Nadifloxacin (INN, brand names Acuatim, Nadiflox, Nadoxin, Nadixa, Activon) is a topical fluoroquinolone antibiotic for the treatment of acne vulgaris.  It is also used to treat bacterial skin infections.

Pharmacology

Antibacterial spectrum
In vitro studies of nadifloxacin showed potent and broad-spectrum antibacterial activity against aerobic Gram-positive, Gram-negative and anaerobic bacteria, including Cutibacterium acnes and Staphylococcus epidermidis. Nadifloxacinshowed potent antibacterial activity against methicillin-resistant Staphylococcus aureus (MRSA), which was similar to potency against methicillin-sensitive Staphylococcus aureus (MSSA).

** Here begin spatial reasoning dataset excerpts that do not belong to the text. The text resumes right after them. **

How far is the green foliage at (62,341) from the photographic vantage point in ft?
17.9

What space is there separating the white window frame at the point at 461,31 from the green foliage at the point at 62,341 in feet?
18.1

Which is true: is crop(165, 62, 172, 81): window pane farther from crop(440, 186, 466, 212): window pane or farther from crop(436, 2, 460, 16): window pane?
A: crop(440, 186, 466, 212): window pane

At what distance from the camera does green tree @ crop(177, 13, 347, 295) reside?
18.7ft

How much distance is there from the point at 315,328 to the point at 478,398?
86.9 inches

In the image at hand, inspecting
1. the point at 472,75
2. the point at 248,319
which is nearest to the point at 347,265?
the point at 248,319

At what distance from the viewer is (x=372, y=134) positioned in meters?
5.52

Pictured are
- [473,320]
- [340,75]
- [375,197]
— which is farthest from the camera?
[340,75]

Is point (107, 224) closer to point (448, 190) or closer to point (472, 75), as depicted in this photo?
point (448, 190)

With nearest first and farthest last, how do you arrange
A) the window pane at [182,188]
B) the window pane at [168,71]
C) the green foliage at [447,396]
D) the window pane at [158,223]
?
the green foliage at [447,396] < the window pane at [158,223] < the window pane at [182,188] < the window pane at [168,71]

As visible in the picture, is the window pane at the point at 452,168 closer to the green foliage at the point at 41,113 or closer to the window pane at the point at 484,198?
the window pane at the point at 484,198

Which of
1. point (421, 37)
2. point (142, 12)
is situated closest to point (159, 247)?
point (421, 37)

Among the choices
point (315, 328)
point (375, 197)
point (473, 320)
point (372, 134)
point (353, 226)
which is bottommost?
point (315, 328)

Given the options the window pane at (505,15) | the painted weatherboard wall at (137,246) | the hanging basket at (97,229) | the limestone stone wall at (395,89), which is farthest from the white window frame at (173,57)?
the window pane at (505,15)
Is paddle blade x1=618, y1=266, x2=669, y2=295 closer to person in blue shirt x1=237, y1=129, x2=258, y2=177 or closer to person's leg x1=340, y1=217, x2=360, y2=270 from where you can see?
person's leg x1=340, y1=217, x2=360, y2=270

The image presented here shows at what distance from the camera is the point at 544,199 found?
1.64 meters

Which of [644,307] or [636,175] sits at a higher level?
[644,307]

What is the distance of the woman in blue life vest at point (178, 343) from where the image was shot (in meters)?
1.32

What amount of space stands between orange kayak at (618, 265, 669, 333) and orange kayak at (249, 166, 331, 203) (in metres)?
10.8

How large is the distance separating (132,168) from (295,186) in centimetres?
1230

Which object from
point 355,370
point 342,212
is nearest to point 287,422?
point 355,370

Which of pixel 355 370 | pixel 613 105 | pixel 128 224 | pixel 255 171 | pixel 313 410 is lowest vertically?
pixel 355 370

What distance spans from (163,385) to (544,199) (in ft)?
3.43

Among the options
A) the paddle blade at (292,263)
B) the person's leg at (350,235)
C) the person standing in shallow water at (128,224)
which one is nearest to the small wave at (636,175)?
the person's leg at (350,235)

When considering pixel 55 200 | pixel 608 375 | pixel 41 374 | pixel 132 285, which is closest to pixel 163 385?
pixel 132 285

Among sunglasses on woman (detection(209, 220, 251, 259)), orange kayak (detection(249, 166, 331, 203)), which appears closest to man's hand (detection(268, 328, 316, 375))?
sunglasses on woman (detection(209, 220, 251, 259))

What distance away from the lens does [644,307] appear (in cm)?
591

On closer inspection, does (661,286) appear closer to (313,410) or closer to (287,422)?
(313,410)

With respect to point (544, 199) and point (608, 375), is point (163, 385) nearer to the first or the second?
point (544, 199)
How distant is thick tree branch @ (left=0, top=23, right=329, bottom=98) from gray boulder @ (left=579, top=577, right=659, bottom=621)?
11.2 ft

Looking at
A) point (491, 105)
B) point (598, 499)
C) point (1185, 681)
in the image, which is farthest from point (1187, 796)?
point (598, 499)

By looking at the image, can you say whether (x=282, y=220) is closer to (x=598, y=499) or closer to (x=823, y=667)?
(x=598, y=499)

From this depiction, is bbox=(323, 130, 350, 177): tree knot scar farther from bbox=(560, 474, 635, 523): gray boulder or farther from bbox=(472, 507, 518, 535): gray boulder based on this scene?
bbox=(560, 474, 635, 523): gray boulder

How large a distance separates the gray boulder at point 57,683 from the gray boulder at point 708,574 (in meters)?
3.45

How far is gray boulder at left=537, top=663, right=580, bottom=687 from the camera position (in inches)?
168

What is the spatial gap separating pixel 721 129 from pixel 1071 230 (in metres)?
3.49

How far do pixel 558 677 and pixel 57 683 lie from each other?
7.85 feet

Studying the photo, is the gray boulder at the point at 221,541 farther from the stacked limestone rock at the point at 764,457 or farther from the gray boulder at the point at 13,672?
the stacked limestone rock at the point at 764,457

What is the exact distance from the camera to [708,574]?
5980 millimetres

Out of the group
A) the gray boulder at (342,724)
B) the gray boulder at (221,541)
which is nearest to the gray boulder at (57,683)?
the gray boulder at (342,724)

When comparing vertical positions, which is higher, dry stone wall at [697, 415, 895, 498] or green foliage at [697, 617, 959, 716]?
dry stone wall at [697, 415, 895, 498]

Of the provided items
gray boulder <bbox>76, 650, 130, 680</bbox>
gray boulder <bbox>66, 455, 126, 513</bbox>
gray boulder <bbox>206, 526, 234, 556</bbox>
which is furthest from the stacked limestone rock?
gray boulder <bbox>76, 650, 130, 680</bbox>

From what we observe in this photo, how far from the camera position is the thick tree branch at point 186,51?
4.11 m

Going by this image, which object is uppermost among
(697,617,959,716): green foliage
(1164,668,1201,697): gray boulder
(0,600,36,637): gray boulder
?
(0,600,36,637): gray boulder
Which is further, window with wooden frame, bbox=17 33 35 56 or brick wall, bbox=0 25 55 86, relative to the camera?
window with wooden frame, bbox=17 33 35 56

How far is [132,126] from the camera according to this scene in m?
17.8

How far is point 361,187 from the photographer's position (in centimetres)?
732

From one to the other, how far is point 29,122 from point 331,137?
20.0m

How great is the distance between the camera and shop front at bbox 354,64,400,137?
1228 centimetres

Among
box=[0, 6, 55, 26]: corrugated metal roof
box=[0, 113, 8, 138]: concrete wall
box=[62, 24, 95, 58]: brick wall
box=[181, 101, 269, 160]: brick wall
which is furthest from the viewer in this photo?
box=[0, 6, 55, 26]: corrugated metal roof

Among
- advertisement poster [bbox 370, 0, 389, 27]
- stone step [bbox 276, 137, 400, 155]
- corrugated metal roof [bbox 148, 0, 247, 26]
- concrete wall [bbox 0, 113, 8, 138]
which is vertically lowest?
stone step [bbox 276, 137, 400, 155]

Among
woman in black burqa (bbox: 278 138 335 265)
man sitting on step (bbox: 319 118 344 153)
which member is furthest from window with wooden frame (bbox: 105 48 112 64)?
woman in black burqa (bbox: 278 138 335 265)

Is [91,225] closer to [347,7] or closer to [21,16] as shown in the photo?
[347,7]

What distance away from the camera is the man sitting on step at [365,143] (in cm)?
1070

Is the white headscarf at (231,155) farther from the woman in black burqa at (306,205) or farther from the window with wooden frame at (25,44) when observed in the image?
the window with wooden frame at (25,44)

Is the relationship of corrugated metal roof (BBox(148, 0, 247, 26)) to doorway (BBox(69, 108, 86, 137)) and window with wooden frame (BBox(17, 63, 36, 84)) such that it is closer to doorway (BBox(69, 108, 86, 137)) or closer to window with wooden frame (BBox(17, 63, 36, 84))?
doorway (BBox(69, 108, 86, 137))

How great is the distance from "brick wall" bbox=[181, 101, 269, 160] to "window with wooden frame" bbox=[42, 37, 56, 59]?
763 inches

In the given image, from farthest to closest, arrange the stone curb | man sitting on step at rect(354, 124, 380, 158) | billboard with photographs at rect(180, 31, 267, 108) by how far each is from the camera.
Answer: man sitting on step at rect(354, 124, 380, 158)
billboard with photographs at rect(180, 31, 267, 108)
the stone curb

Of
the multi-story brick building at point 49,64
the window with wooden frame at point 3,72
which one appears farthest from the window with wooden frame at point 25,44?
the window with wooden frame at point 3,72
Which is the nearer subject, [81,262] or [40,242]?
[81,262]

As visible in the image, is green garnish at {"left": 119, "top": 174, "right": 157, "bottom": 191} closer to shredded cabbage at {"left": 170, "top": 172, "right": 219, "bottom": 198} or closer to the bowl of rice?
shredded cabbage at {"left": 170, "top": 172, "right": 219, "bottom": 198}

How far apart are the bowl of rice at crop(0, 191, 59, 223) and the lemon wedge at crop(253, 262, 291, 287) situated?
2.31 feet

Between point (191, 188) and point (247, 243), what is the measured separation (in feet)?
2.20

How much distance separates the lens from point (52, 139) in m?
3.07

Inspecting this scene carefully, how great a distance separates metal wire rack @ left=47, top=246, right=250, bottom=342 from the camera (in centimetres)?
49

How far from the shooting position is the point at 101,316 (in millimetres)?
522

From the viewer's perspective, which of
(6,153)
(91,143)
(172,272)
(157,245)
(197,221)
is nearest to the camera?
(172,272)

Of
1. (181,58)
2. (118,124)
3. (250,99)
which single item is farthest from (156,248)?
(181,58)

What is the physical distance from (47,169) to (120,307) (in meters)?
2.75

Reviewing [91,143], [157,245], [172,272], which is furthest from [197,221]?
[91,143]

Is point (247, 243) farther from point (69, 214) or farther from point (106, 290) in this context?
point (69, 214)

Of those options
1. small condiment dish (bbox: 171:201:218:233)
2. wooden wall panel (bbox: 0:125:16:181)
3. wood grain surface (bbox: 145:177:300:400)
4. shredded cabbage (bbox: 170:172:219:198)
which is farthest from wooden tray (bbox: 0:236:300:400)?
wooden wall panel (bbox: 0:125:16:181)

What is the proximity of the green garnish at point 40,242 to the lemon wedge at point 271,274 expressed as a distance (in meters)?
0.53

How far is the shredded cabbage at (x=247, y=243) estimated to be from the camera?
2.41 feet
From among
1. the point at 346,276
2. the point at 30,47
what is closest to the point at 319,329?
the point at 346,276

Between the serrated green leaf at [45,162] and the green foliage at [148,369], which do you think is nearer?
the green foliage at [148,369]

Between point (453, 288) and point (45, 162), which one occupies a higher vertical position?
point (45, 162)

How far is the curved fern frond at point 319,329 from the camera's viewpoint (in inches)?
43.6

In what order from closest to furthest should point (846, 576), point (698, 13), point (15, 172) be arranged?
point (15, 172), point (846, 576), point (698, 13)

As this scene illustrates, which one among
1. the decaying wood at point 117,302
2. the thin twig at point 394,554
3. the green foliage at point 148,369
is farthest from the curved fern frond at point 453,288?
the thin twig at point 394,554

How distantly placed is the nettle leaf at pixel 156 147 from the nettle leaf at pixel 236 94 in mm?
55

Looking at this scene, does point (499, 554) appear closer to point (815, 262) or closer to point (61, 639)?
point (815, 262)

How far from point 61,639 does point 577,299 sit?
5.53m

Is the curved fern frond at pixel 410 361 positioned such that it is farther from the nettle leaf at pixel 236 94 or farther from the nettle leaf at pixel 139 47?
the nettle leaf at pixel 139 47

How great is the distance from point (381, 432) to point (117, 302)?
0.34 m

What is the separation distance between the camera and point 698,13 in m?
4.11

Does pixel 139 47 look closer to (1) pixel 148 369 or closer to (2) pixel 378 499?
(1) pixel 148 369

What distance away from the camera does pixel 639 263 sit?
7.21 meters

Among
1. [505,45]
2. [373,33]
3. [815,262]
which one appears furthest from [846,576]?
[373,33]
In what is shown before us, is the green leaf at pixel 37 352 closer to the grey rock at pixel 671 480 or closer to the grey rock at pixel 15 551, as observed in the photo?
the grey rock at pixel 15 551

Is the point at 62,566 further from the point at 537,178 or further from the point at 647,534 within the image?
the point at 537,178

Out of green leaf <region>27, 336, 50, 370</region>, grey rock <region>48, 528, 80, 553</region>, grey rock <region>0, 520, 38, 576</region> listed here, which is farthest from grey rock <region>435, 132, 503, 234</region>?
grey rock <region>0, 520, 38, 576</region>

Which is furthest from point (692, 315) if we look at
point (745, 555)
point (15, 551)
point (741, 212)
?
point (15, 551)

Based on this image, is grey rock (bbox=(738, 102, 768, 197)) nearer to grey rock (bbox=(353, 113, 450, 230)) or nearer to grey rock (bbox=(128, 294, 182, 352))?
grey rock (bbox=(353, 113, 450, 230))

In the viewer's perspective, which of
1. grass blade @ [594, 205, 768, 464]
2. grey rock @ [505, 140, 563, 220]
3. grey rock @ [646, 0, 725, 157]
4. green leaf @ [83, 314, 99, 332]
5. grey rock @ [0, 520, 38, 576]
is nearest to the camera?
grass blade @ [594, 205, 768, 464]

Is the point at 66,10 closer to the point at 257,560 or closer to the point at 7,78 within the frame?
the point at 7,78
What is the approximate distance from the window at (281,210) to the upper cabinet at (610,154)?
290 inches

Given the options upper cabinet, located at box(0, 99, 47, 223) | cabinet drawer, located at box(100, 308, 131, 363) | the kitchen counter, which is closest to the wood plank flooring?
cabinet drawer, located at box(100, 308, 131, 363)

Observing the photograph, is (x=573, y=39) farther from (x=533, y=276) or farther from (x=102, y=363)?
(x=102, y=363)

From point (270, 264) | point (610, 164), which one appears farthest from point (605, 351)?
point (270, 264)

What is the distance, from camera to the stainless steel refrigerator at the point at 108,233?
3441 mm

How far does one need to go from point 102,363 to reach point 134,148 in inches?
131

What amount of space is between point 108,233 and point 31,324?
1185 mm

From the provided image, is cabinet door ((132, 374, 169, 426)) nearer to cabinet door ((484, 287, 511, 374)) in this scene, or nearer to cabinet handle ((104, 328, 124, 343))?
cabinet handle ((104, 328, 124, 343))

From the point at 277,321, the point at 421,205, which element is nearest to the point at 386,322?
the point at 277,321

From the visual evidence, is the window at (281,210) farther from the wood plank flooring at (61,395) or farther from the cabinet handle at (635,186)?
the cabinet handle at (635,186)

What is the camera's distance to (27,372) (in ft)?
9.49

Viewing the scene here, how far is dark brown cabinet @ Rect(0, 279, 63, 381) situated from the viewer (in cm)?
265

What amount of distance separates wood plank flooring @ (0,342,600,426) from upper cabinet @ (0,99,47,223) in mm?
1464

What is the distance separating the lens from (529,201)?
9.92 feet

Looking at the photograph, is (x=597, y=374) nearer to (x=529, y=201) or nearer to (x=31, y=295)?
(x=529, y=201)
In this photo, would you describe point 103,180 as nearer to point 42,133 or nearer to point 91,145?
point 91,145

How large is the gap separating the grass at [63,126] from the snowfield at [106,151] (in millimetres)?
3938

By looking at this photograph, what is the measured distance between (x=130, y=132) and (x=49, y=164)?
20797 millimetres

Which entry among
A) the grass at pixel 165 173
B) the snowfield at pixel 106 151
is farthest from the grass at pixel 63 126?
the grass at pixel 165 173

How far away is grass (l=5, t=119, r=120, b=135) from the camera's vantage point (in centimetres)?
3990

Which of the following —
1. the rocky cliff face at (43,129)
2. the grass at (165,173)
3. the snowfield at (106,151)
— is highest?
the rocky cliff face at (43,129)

The drug was also active against new quinolone-resistant MRSA. Nadifloxacin does not show cross-resistance with other new fluoroquinolones.

Mechanism of action
Nadifloxacin inhibits the enzyme DNA gyrase that is involved in bacterial DNA synthesis and replication, thus inhibiting the bacterial multiplication.
Nadifloxacin in addition to determine a therapeutic antibacterial action, can have a sebostatic and anti-inflammatory action, thus contributing to the improvement of the clinical condition of the patient.

Pharmacokinetics
Following  a single topical application of 10 g nadifloxacin 1% cream to normal human back skin, the highest plasma concentration was determined to be 107 ng/mL with an elimination half-life of 19.4 hours. Approximately 0.09% of the administered dose was excreted in the urine over 48 hours post- dosing. The plasma concentration reached a steady state on Day 5 of repeated administration study when nadifloxacin 1% cream was applied at 5 g twice daily to normal healthy individuals for a period of 7 days. The plasma concentration reached a peak of 4.1 ng/ml at 8 hours post-final dosing with an elimination half-life of 23.2 hours. The urinary excretion rate reached 0.16% on Day 7.

Clinical use 
In some European countries, the drug has been approved  for the treatment of acne vulgaris. In a 2013 multicenter, randomized clinical study with a total of 184 Japanese patients with moderate to severe acne, adapalene 0.1% gel plus nadifloxacin 1% cream (combination therapy) showed a significant efficacy in decrement of inflammatory papulopustular lesions.
In patients with skin lesions, topical application of nadifloxacin can result in plasma concentrations of 1 to 3 ng/ml. Consequently, some authors argued that it should not be used to treat relatively harmless diseases like acne vulgaris, risking the development of quinolone resistances.

Adverse effects 
During the treatment some patients may develop some adverse effects predominantly of the skin and subcutaneous tissue: burning and itching (in absolute the most common side effect), contact dermatitis, dryness and skin irritation.